_BRIEF_
From the items below, extract each line that contains the word "further".

Start of SOURCE DATA

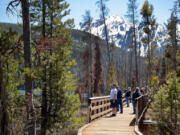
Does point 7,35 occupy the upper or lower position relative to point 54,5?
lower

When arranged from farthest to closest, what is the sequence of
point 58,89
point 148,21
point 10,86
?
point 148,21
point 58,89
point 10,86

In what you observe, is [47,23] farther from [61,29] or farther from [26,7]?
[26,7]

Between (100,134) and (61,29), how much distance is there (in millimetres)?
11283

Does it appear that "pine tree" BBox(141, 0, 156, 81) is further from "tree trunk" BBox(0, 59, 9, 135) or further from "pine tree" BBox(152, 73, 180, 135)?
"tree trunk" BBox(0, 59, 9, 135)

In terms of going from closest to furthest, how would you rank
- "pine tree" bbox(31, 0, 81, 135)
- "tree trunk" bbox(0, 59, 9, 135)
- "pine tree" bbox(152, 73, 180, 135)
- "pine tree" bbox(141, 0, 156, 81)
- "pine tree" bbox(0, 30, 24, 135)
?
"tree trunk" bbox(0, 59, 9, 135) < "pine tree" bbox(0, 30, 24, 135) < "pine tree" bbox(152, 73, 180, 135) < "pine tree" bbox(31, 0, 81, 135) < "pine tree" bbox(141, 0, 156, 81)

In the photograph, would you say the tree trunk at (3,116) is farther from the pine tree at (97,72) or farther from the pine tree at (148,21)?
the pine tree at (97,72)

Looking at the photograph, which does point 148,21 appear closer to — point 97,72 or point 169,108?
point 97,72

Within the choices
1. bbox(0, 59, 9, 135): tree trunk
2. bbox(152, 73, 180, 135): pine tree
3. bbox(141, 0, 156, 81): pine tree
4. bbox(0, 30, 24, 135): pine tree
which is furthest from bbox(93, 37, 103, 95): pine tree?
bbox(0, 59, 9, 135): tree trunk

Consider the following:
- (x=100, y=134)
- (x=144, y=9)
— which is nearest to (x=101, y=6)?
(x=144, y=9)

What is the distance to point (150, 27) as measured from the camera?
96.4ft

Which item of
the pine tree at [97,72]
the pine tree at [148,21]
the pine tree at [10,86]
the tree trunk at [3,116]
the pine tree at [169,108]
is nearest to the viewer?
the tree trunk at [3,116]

End of SOURCE DATA
Start of SOURCE DATA

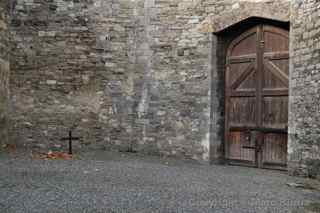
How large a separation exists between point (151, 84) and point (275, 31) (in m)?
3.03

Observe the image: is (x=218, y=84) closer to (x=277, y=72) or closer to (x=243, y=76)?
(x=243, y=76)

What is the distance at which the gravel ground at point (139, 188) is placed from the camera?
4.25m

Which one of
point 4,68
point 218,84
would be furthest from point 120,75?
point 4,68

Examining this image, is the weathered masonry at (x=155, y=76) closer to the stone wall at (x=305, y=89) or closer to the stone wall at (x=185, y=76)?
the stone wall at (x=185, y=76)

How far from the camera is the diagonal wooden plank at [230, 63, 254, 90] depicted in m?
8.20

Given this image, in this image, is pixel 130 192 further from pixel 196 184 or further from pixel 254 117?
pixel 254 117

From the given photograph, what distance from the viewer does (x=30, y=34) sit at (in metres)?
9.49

End of SOURCE DATA

_RESULT_
Does it appear that "pine tree" BBox(141, 0, 156, 81) is further from "tree trunk" BBox(0, 59, 9, 135) or further from "pine tree" BBox(152, 73, 180, 135)?
Given this image, in this image, is pixel 130 192 further from pixel 196 184 or further from pixel 254 117?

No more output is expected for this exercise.